▶ GIVEN TEXT:
# Sukkarto is it the same as Metformin



## Grumpy Philip

Just had my Metformin changed to Sukkarto not taken any yet as I see it has been changed on my online prescription request, is this a cheaper version of Metformin or is it a different drug


----------



## Northerner

I believe metformin is a generic drug, so it sounds like it's just a brand name to me. Generic drugs can be produced by any company (to the same standards!) once their patent has expired. It contains the same active substances and works in the same way 

http://www.mhra.gov.uk/home/groups/par/documents/websiteresources/con314910.pdf


----------



## @Fractis

Yes, it is a generic fom of Metformin made in the UK by Morningside Pharmaceuticals Ltd

You may also hear the names Bolamyn, Diagemet, Glucient, Glucophage & Metabet


----------



## Wirrallass

Hi Grumpy Phillip. (Extract from information leaflet last revised @ 2015).

▶ EXTRACTED MATERIAL:

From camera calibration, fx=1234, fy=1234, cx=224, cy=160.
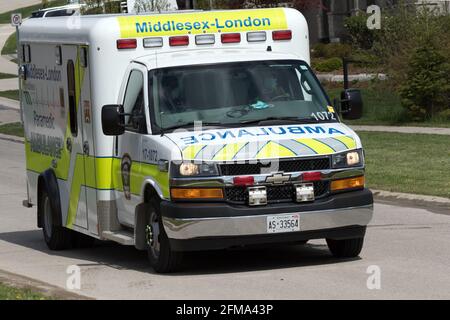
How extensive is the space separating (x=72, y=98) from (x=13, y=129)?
65.5 feet


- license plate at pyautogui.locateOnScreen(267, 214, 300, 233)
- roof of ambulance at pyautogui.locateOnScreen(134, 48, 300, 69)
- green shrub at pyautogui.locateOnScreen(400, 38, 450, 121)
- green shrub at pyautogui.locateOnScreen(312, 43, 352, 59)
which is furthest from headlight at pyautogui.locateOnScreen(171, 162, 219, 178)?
green shrub at pyautogui.locateOnScreen(312, 43, 352, 59)

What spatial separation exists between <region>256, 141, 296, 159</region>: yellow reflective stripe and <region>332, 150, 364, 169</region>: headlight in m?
0.45

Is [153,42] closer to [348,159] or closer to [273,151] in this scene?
[273,151]

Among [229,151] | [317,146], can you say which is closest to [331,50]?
[317,146]

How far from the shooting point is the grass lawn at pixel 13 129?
32.1 m

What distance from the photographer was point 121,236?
12.4 metres

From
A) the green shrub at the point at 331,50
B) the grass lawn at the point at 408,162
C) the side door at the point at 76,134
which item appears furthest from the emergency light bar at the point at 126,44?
the green shrub at the point at 331,50

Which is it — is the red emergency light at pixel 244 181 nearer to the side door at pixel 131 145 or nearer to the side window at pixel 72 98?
the side door at pixel 131 145

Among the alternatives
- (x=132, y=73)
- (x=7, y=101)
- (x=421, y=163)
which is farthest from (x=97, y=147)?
(x=7, y=101)

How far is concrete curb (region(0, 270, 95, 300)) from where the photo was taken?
32.7 feet

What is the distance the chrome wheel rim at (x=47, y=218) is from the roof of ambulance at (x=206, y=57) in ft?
9.11

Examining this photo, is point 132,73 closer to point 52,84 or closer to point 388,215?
point 52,84

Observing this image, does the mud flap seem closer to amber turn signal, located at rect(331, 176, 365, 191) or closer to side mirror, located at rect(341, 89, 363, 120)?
amber turn signal, located at rect(331, 176, 365, 191)

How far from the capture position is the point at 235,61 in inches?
483
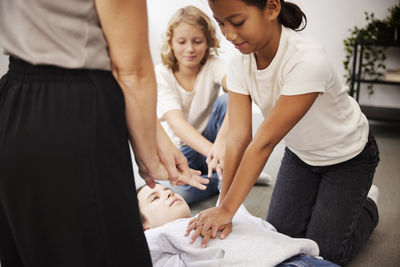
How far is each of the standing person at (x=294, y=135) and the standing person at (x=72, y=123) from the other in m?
0.52

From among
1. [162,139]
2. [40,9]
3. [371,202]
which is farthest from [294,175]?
[40,9]

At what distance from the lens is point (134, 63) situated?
78 cm

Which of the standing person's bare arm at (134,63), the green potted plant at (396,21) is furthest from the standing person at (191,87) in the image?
the green potted plant at (396,21)

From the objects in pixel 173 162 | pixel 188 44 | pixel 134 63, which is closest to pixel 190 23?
pixel 188 44

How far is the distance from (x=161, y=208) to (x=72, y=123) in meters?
1.01

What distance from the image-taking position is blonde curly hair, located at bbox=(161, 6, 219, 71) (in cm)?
221

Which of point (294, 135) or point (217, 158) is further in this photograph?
point (217, 158)

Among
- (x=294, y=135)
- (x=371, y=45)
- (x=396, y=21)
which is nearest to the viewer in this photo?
(x=294, y=135)

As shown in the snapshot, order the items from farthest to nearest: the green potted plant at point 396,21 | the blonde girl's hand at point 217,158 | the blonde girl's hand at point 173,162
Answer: the green potted plant at point 396,21 < the blonde girl's hand at point 217,158 < the blonde girl's hand at point 173,162

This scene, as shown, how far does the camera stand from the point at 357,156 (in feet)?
5.16

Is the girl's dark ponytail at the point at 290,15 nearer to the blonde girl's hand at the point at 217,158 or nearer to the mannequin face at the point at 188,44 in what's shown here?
the blonde girl's hand at the point at 217,158

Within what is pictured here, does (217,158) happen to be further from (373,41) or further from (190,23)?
(373,41)

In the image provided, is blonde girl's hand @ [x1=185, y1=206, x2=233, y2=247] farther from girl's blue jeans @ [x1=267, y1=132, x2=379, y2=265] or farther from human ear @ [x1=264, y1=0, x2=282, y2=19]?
human ear @ [x1=264, y1=0, x2=282, y2=19]

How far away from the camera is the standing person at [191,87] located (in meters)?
2.19
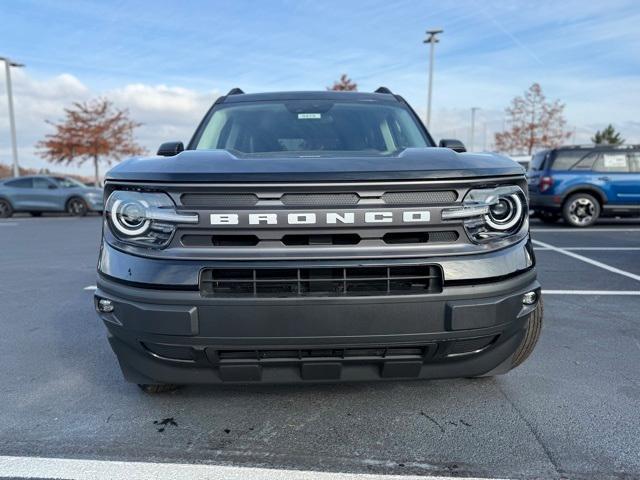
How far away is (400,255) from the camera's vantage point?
6.88 feet

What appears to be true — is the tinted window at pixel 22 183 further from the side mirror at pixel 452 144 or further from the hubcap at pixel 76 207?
the side mirror at pixel 452 144

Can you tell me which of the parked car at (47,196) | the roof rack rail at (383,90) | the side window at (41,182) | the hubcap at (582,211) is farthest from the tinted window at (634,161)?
the side window at (41,182)

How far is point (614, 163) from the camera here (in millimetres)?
11602

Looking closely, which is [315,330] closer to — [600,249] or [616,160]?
[600,249]

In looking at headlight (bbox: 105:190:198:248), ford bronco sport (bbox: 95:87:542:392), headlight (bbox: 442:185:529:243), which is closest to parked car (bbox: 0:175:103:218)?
headlight (bbox: 105:190:198:248)

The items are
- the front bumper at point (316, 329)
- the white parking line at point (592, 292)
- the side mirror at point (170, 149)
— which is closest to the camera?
the front bumper at point (316, 329)

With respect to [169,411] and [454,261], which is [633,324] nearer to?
[454,261]

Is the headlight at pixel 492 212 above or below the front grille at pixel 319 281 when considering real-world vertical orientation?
above

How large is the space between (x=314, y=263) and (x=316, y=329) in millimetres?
275

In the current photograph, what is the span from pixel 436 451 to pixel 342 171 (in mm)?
1350

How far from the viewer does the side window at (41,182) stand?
1731 cm

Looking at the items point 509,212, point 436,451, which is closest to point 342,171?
point 509,212

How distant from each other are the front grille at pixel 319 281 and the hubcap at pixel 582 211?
10.9 m

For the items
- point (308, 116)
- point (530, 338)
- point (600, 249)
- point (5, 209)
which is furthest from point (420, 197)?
point (5, 209)
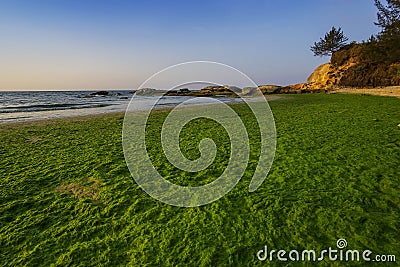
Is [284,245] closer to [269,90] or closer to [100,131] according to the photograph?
[100,131]

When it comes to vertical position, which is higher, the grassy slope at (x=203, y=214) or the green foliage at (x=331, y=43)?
the green foliage at (x=331, y=43)

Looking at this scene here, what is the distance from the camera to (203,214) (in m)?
3.24

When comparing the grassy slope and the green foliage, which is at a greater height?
the green foliage

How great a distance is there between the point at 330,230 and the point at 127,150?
5.30 meters

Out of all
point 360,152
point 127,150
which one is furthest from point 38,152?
point 360,152

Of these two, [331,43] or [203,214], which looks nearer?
[203,214]

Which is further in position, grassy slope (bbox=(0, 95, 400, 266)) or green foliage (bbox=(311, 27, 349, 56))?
green foliage (bbox=(311, 27, 349, 56))

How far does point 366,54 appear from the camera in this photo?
112ft

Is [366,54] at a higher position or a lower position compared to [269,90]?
higher

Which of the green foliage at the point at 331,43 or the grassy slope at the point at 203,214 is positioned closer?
the grassy slope at the point at 203,214

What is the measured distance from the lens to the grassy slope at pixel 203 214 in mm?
2527

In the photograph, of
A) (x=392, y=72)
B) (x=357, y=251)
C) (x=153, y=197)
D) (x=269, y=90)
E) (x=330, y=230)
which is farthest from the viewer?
(x=269, y=90)

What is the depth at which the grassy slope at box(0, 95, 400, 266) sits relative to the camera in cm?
253

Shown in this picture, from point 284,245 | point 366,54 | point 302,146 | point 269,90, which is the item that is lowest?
point 284,245
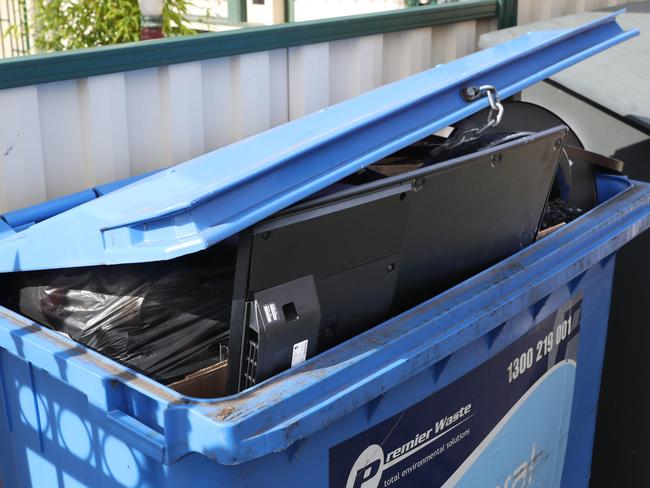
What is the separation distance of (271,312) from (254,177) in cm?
25

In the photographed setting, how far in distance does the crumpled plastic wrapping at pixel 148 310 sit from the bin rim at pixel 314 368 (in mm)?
117

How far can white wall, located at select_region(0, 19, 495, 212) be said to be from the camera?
2.28 metres

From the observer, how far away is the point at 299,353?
1658 millimetres

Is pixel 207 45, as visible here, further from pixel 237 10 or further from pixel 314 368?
pixel 237 10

▶ EXERCISE GOAL: Repeat the stretch of the Sukkarto thread from "Yes, it is a" through "revised @ 2015).", word for word.

▶ ANSWER TO THIS PROBLEM:
Yes, it is a generic fom of Metformin made in the UK by Morningside Pharmaceuticals Ltd

You may also hear the names Bolamyn, Diagemet, Glucient, Glucophage & Metabet


----------



## Wirrallass

Hi Grumpy Phillip. (Extract from information leaflet last revised @ 2015).